Written and directed by Andrzej Żuławski, “Possession” is a deeply unsettling experience, aided by the horrific special effects of the great Carlo Rambaldi (Deep Red, Close Encounters, Alien). The film, though banned on video, was nominated for a BAFTA and the Palme d’Or and Adjani’s astonishing performance earned her Best Actress awards at the Cannes Film Festival and the French Césars”.


Andrzej Żuławski’s 1981 film “Possession” has rightly been declared a masterpiece in horror. The director, himself, has always been severely critical of those who label it a horror film (as it was marketed on its release), but it’s difficult to see it in any other way, perhaps instead an ‘exercise in madness’, a Lovecraftian tale of the breakdown of the minds of two people, and of the divisions between them that result in murder, self harm, psychological destruction, and a relationship between a wife and a monstrous creature that becomes her lover; a monster that she will do anything to protect.

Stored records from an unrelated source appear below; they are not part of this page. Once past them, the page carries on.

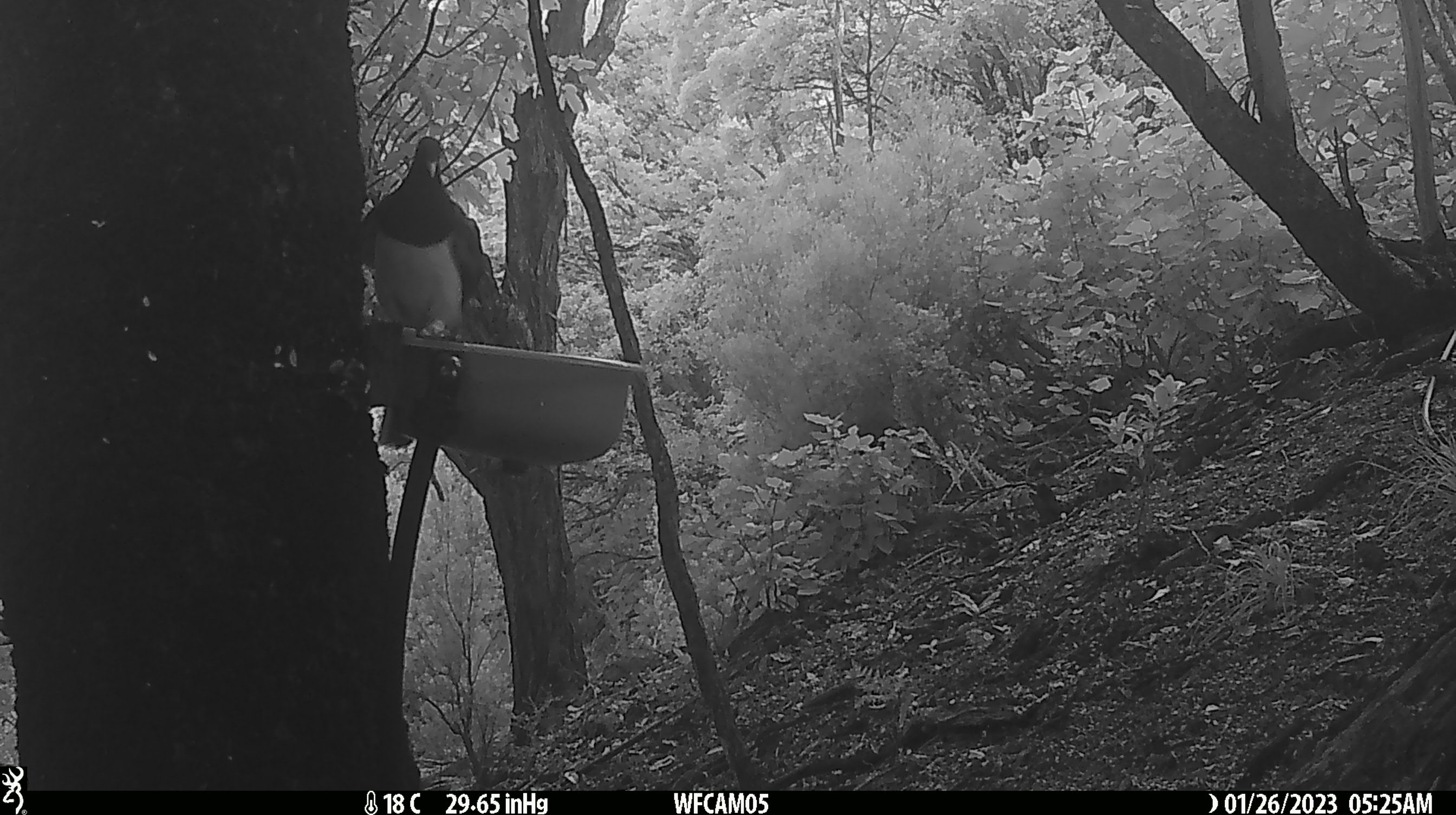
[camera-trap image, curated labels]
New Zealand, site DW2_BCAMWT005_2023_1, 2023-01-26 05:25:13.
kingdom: Animalia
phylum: Chordata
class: Aves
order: Columbiformes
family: Columbidae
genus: Hemiphaga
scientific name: Hemiphaga novaeseelandiae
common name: new zealand pigeon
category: kereru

“Possession” is often a film that defies description. That it was banned in the UK says everything about the state of censorship in Britain at that time, especially as Adjani won Best Actress at the Cannes Film Festival. As the troubled husband, Sam Neill is first rate and shows why he would go on to such a successful career; but Adjani is simply at another level altogether. Effectively blacklisted in France at the time due to her reputation for being difficult, Adjani’s performance is exceptional and possibly the finest of her career. The famous subway miscarriage scene is a clear example of an actress simply abandoning herself to the truth of the moment and is harrowing to watch. Her descent into madness and the extremes to which she will go to protect her monster lover are remarkable.

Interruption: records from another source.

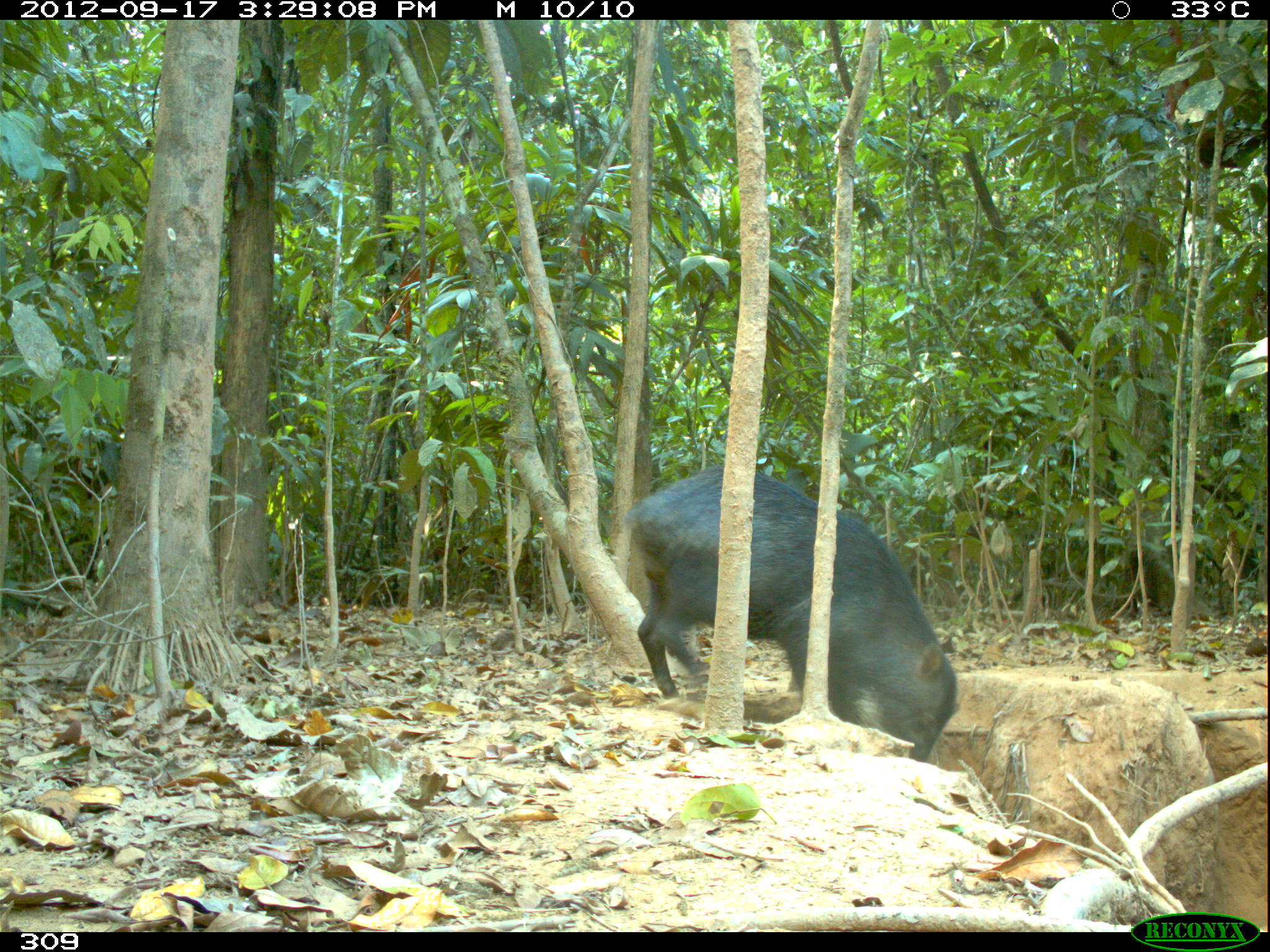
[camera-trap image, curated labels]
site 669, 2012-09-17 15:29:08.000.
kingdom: Animalia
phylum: Chordata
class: Mammalia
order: Artiodactyla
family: Tayassuidae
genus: Tayassu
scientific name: Tayassu pecari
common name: white-lipped peccary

Shot in then West Berlin, as close to the Wall as was physically possible, “Possession” is a film about the divide between two people and the damage it brings to both of them. It is challenging film to watch, but once seen, never forgotten as you see the journey of two characters into the depths of unspeakable madness. Director Andrzej Żuławski, unable to work in Poland due to the political repression that saw his previous film shut down in the final stages of production and all elements of it, including the sets, destroyed by the authorities, was clearly in a place of rage at the time he made “Possession” and it shows. The short tempered director was the perfect man to keep Adjani in check claiming that, apart from one disagreement over the green contact lenses her alternate school teacher character wore, Adjani was the perfect professional, even travelling on the Berlin subway at 5am each day to get to the set.

There is a dark, surreal tone at times, reflecting the growing madness of the characters. It is a picture of the worst excesses of a self-destructive marriage magnified beyond reason into the world of insanity. Starkly shot and utilising the world within a city by the Berlin Wall, it is a film that would never have been made in the UK or US. Ignored for almost three decades since its release, it is a film that is finally gaining the reputation it deserves.

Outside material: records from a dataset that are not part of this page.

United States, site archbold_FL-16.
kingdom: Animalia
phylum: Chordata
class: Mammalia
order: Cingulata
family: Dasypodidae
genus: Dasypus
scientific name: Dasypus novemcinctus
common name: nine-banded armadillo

Among the excellent special features, the illuminating interview with Andrzej Zulawski and the ‘making of’ documentary should be the viewers’ first port of call, offering fascinating insights into the making of a masterpiece.

A remarkable film that must be seen. Highly recommended.


‘THE OTHER SIDE OF THE WALL’ – The Making of Possession

AUDIO COMMENTARY with co-writer FREDERIC TUTEN, moderated by Daniel Bird

‘REPOSSESSED’ – The film’s UK and US reception, the ‘video nasties’ furore and the US recut

‘A DIVIDED CITY’ The Berlin locations

‘THE SOUNDS OF POSSESSION’ – An exclusive interview with composer Andrzej Korzynski about his working relationship with Andrzej Zulawski

‘OUR FRIEND IN THE WEST’ – An exclusive interview with legendary producer Christian Ferry

‘BASHA’ – A new featurette on Polish artist Barbara ‘Basha’ Baranowska, who created the famed poster for Possession.



This review is for the Blu ray released by Second Sight.